▸ CONSIGNA:
Determina si cada afirmación coincide con el fragmento sobre el SME y la UEM y responde sí o no citando literalmente las palabras que lo deciden: (a) John Major sabía que fijar por adelantado una fecha de ingreso dejaría al país a merced de los mercados; (b) quien narra estaba dispuesto a aceptar algún compromiso sobre la UEM; (c) la reunión con John Major del jueves 29 de marzo fue por la tarde.

▸ FRAGMENTO DE ORIGEN:
※
En torno a las cuestiones del SME y la UEM era cada vez más consciente de que tenía ante mí un canciller de un tipo muy diferente a Nigel. John Major —tal vez porque se había ganado su prestigio como whip o tal vez porque no le emocionan el tipo de conceptos que Nigel y yo consideramos fundamentales en política— tenía un gran objetivo: mantener unido al partido. Para él esto significaba que debíamos entrar en el SME lo antes posible para aliviar las tensiones políticas. Esta prevalencia de la política sobre la economía, un extraño atributo en un ministro del Tesoro, significaba que se sentía atraído por una posible forma de eludir la UEM que paliara el miedo a vernos «aislados» de los timoratos europeístas del partido. Había aceptado en principio nuestra incorporación al SME con las condiciones expuestas en Madrid, aunque me seguía desagradando el Sistema Monetario Europeo y por mucho que recelara de sus fines. Sobre la UEM, que en mi opinión afectaba no sólo al debate sobre el futuro de Europa sino también al futuro de Gran Bretaña como Estado democrático soberano, no estaba dispuesta a aceptar compromiso alguno.
DISCUSIONES SOBRE EL SME Y LA UEM: 1990
A partir de la primavera de 1990, empecé a discutir el tema del SME con John Major de modo bastante regular. Cuando me reuní con él la mañana del jueves 29 de marzo le dije que, en mi opinión, no se habían satisfecho aún las condiciones para nuestro ingreso. Aunque habría que considerar la fecha de nuestra incorporación antes de las siguientes elecciones, seguía siendo inaceptable publicar una fecha concreta para el acontecimiento. Me alegró saber que John estaba de acuerdo conmigo. Contrariamente a lo que había ocurrido con Geoffrey y Nigel, él era consciente de que fijar una fecha por adelantado nos dejaría a merced de los mercados. Pero estaba quedando cada vez más claro que él quería que nos incorporáramos lo antes posible. Me dijo que, considerando el probable impacto favorable que tendría nuestro ingreso en el SME tanto en lo político como en el mercado, sería más fácil reducir los tipos de interés y mantener un tipo de cambio firme dentro que fuera del SME. Esto me recordaba demasiado el disco rayado de Nigel en el sentido de que era necesario orientarse por el tipo de cambio en vez de hacerlo por el volumen de moneda en circulación. Desgraciadamente, aquella política nos había llevado a un enorme aumento de la inflación. El enfoque de John era que si el partido y el Gobierno se unían en torno a esta política y daba la impresión de que ganaríamos las siguientes elecciones, las perspectivas económicas mejorarían también. Pero yo sabía perfectamente que cuando se adoptan medidas económicas con fines políticos se corren riesgos considerables.
※
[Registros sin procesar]
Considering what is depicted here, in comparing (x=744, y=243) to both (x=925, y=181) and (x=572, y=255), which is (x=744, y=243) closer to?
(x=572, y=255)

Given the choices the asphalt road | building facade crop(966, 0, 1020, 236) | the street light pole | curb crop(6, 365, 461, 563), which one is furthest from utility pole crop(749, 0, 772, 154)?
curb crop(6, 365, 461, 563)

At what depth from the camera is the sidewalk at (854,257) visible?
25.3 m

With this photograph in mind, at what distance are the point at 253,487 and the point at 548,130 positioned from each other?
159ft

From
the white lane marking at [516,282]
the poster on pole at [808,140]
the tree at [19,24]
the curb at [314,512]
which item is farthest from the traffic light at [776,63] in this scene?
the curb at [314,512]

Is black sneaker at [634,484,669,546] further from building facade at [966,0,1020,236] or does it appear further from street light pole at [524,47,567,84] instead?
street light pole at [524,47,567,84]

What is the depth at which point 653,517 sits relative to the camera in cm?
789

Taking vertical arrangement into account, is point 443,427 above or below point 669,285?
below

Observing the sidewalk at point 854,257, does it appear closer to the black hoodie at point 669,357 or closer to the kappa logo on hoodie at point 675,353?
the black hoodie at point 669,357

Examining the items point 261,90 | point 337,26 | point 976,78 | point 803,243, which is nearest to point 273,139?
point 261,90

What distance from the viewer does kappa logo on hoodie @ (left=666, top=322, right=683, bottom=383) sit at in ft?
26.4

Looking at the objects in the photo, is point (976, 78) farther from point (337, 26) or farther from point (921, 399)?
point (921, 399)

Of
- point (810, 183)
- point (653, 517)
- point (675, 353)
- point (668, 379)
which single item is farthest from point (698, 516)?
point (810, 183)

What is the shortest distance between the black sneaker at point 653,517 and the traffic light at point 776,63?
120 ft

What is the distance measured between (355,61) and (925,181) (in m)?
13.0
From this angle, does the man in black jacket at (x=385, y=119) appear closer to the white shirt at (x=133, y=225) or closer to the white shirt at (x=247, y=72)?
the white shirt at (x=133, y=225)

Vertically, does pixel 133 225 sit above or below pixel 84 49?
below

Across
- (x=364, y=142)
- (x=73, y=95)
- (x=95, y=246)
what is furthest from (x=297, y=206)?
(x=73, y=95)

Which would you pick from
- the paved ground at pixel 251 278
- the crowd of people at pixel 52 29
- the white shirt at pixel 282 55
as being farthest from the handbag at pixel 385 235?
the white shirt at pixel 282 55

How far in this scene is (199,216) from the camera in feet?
※
▸ RESPUESTA:
(a) Sí: «él era consciente de que fijar una fecha por adelantado nos dejaría a merced de los mercados».
(b) No: «no estaba dispuesta a aceptar compromiso alguno».
(c) No: «Cuando me reuní con él la mañana del jueves 29 de marzo».